The America's Cup has always been a technology race – never more so than now. The F1 connection is an intriguing development in a regatta still without a venue and, presumably, without the money to stage it yet.
Even the strict nationality rules – designed so Emirates Team New Zealand doesn't lose Kiwi sailors to competing teams – don't seem to have deterred Alinghi. Swiss sailors are racing in Sail GP and the T35s (foiling yachts) to be sailed this year in Switzerland, France and Italy; Alinghi was also the last champion in the now defunct Extreme Sailing Series (40-foot catamarans, a beefed-up version of the Tornados used in the Olympics).
One of their Sail GP sailors, Arnaud Psarophagis, even deputised for Peter Burling and Blair Tuke in that series when the Kiwi pair were preparing for the Olympics this year.
So Alinghi seem to have the sailors – and we are still waiting to hear if Burling and Tuke will re-sign with Team NZ. There's been some talk an offer from Alinghi was a possibility, even if the duo couldn't sail for them (nationality rules again). However, they could bring a whole heap of knowledge and experience with them in an advisory capacity. That still seems a long shot but…watch this space.
Now for a boat – and the talk has been for a long time that Alinghi have been sniffing round Team NZ and Luna Rossa to buy an AC75 from the last regatta – to begin getting to grips with sailing these foiling behemoths (and designing the next one).

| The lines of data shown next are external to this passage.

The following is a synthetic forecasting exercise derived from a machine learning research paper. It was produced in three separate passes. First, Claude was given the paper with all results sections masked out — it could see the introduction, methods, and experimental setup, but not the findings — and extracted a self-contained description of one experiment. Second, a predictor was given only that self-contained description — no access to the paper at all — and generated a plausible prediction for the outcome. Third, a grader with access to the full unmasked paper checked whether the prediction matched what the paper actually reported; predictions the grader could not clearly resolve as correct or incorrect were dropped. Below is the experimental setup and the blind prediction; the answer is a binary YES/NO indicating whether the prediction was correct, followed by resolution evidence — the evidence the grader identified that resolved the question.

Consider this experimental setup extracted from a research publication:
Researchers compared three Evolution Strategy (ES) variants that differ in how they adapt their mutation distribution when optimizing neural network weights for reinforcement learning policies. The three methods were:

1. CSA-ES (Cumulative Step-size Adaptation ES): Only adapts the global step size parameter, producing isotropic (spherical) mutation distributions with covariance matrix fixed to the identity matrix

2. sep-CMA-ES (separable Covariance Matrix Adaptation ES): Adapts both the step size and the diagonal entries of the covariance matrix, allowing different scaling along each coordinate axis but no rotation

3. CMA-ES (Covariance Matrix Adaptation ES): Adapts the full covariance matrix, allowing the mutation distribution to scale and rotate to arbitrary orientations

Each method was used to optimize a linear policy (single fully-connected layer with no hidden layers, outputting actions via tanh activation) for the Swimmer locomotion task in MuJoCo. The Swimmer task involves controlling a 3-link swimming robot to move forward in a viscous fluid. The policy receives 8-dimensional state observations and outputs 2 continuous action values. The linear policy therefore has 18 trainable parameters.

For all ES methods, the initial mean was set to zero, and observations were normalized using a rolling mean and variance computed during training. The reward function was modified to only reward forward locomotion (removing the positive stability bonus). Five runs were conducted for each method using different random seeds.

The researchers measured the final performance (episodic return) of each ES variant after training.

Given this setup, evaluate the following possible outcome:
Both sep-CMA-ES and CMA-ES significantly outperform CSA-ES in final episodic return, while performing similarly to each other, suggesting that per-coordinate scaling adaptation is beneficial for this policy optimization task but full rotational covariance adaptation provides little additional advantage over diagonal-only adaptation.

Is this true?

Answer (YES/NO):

That's probably what's behind another current rumour – this one a good joke – that Alinghi are putting money into the Team NZ defence. It may also be based on the fact Alinghi lent Team NZ millions ahead of their 2007 challenge in Valencia, when Alinghi were the defenders and Team NZ, as now, needed more money.
Yeah, but nah. A defender might help fund a challenger for the sake of the credibility of the regatta. But it's hard to think of a sailing universe where a challenger pays a defender: 'Tell you what, here's a boatload of cash; you just pay us back when we take the Cup off you.'
The rules are that no one is allowed to sail an AC75 until September – except for a new team (which Alinghi is and Luna Rossa, American Magic and Ineos aren't). That means some good catch-up work is available to Alinghi, even if they are allowed only 20 sailing days in an AC75.

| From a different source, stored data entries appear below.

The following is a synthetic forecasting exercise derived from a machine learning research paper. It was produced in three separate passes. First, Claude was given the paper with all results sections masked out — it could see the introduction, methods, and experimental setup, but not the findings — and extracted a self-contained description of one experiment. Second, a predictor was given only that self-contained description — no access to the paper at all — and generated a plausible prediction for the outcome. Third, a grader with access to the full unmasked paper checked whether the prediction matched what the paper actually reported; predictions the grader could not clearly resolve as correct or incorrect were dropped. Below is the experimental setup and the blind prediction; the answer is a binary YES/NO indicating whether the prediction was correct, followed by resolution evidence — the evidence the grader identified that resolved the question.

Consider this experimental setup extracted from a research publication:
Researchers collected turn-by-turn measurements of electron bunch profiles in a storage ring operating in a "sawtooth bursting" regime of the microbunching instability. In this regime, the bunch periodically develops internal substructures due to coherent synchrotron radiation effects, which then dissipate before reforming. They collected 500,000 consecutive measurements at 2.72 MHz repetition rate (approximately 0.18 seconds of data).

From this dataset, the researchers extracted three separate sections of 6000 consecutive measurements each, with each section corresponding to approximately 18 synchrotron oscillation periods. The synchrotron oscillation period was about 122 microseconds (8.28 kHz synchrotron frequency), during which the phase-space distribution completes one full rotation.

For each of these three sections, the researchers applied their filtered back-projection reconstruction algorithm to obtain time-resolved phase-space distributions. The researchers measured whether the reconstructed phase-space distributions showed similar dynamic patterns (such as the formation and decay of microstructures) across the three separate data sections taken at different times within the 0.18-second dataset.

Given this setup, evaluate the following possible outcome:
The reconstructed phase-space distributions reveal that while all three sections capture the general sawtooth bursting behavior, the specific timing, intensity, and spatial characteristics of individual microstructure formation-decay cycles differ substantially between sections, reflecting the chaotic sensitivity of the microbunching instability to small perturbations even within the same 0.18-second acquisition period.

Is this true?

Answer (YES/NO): NO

There's been talk too of Alinghi's hook-up with Red Bull being a way to get round the nationality rules. The Red Bull racing team are actually based in the UK, which theoretically means Alinghi could then dip into a pool of British sailors. However, the likelihood is that this will be a Swiss challenge through a Swiss yacht club.
Whatever happens, Alinghi's involvement is good news for the Cup – certainly more interesting than the tedious lobbying and backroom manoeuvres surrounding efforts to force Team NZ to hold the next defence in Auckland.
The December 9 showdown at the Royal NZ Yacht Squadron seems fated to fail. The squadron seems unlikely to alter course, no matter what is decided or said on December 9. For years, Team NZ and the squadron have had an agreement that the team handles the defence management and funding and indemnifies the squadron from any financial burden.
In the rather murky backroom stuff that's been going down (on both sides), there have been confidential conversations, lobbying of interested parties, PR and spin aplenty and talk (from some quarters) of money to hold the regatta here – but somehow the cash never seems to materialise in any kind of physical form.
There's been talk of legal action, hints of defamation proceedings and other undesirables. It all calls to mind the 2007-2010 prolonged legal action between Oracle Team USA and Alinghi when Oracle took them to court, won the right to challenge one-on-one and eventually relieved Alinghi of the Cup – until Team NZ won it in Bermuda in 2017.
Those were dark days of ponderous delays, legal back-and-forth, finger-pointing, point-scoring and tedium which benefited no one except the lawyers. Let's hope we never see the like again.